A particular publisher we know and love has a Best Hikes with Kids series, in which the maps have bright colors, quirky typeface, decent trail info, but NO information about the terrain except that streams run in valleys and triangles mark peaks. Their Best Hikes with Dogs series overlays the routes on full-detail topographic maps with shaded relief, contour lines, and landscape details. Why do dogs get better maps than kids? Of course the maps in the books are just a starting place, and the park brochures or online maps may provide your budding cartographer additional clues as to where you are going or just went.
Ben, you raise excellent points and I value your expert advice in this matter. I agree that all maps should have some terrain info even if it’s basic as it would tremendously help to connect the map with the real world. Hopefully some day that publisher will reach your conclusion and improve the info on the map:) I find flat maps without terrain a bit disturbing as they’re such an abstract view of the world, especially when they refer to hilly areas. At least most SF bike maps have info on street grades – that helps!

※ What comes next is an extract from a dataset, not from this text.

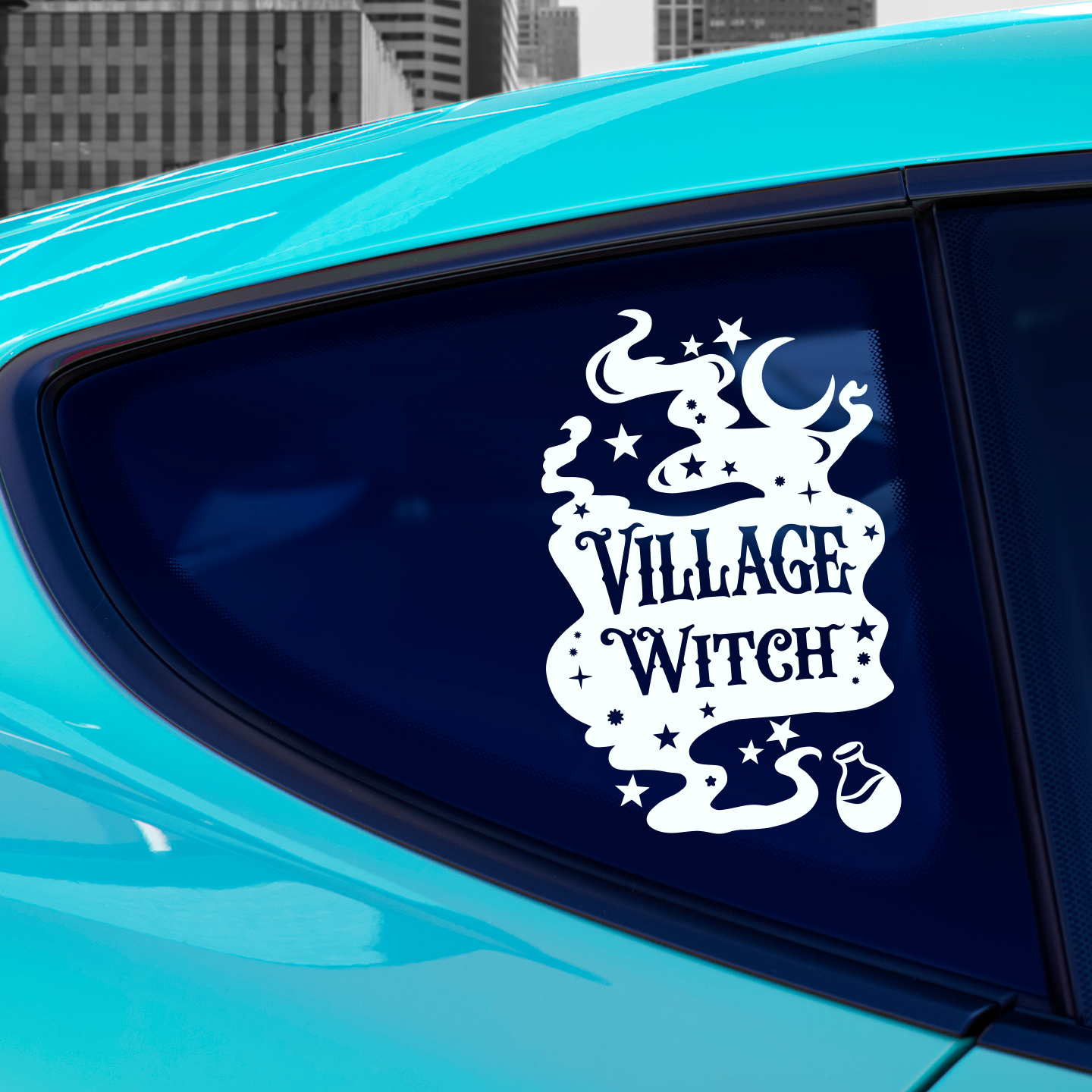 Village Witch Sticker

I love that your parents had a USGS map posted on the kitchen wall, that’s such a great learning experience. It must have taken you a wile to figure out what was what because USGS maps aren’t exactly user-friendly in layout. My 7-year old has a Kids’ map of London that she loves because it’s completely simplified and has drawings of the main fun spots for her age. She brings it whenever we go out but it’s completely useless in terms of finding your way. It’s good to know roughly where you are on the map but not much else. As far as my 9-year old, she now gets the maps of places we visit in her hands and we ask her to lead the way. She’s still learning but she’s getting there and she’s definitely quicker at identifying big areas on the map. I think it’s good practice to see different types of maps too – gives you a different perspective on how people view an area.
Now I’m thinking we too should have a big topo map on the kitchen wall or in my girls’ bedroom. Food for thought. Thank you Ben!